BWF’s lack of communication annoys BAM and PBSI


  • Badminton
  • Friday, 24 Jan 2020

Rio de Janeiro Olympics Chef de Mission Tan Sri Mohd Al-Amin Abdul Majid meeting Lee Chong Wei during training at Juara Stadium.

KUALA LUMPUR: The Badminton Association of Malaysia (BAM) are not at all happy with the way the Badminton World Federation (BWF) are making decisions without engaging member affiliates, with the latest being a move to switch shuttles.

The BWF announced on Monday that they have approved the use of synthetic feather shuttlecocks for all their sanctioned tournaments from 2021. That has caught the BAM by surprise.

“This is a big announcement as it can change the dynamics of the game but the BAM are unaware of this, ” coaching and training chairman Datuk Kenny Goh said.

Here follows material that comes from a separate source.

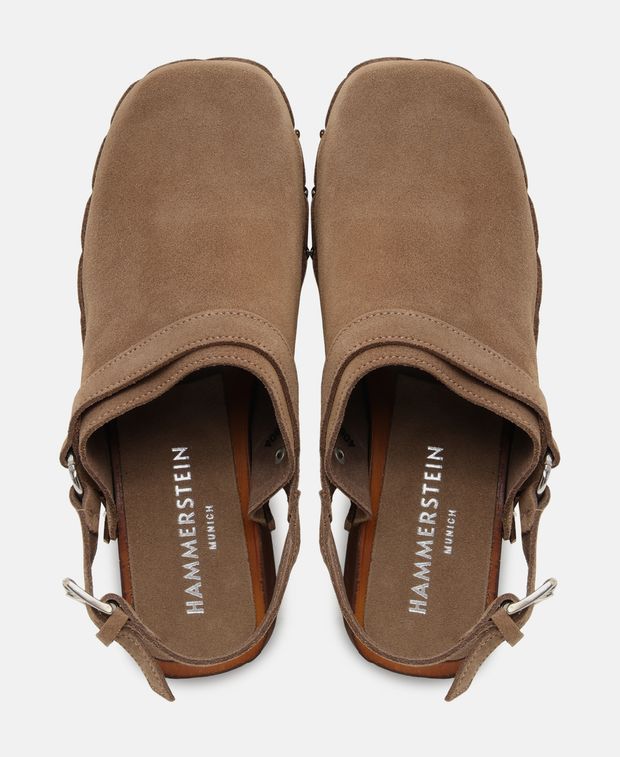 Slingback Pumps Crosta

“We heard the BWF conducted several tests but we were not engaged in the decision-making. We are one of the main stakeholders, but we only knew about the decision after the recent BWF statement.

“It would have been nice if we had been consulted and given more information about it.

“This is not the first time we have been left in the dark. We were also not engaged when the decision on the rally scoring format was approved before.

“Hopefully, there can be better communication in future.”

Kenny said he was not against the use of synthetic shuttlecocks. In fact, he is one of its advocates but he hoped the BWF would give their members time to test the shuttles in training sessions.

He also hoped the world body would experiment with the shuttles during some of the major tournaments after the Tokyo Olympic Games.

“Last year, it was only tested in three lower-ranked tournaments. Lee Chong Wei has tried it before but it was not during an official tournament. Testing it in top-level tournaments will give us a better idea, ” said Kenny.

It was tested at the Italian International, United States International Challenge and Indonesian International Challenge in 2018.

“Right now, everyone is focused on the Olympics (from July 24-Aug 9) but after that, I hope BWF will provide us with the new shuttles to be used during training, ” said Kenny.

“People are always resistant to change but I’m sure our players will adapt.”

The BWF’s collaboration with Yonex on developing their first synthetic shuttlecock is expected to ensure long-term sustainability and cost-effectiveness.

Traditional shuttlecocks are made from feathers plucked from live geese and are costly.

Although Yonex has had a headstart in terms of the technology, the world body have made it possible for other shuttlecock manufacturers to seek approval under the BWF equipment approval scheme for versions of their synthetic feather shuttlecocks to be used in international competitions.

“It’s important that this new synthetic shuttle is not dominated by one manufacturer. Eventually, the shuttlecock should also be cheaper for the general public, ” added Kenny.

Meanwhile, All-Indonesia Badminton Association’s (PBSI) international relations manager Bambang Rudy Roedyanto said they would write an official letter to the BWF to obtain more information.

“The PBSI are also unaware of this decision but we are supportive of it. We need time to get used to it – at least three months in training with the new shuttlecocks, ” said Rudy.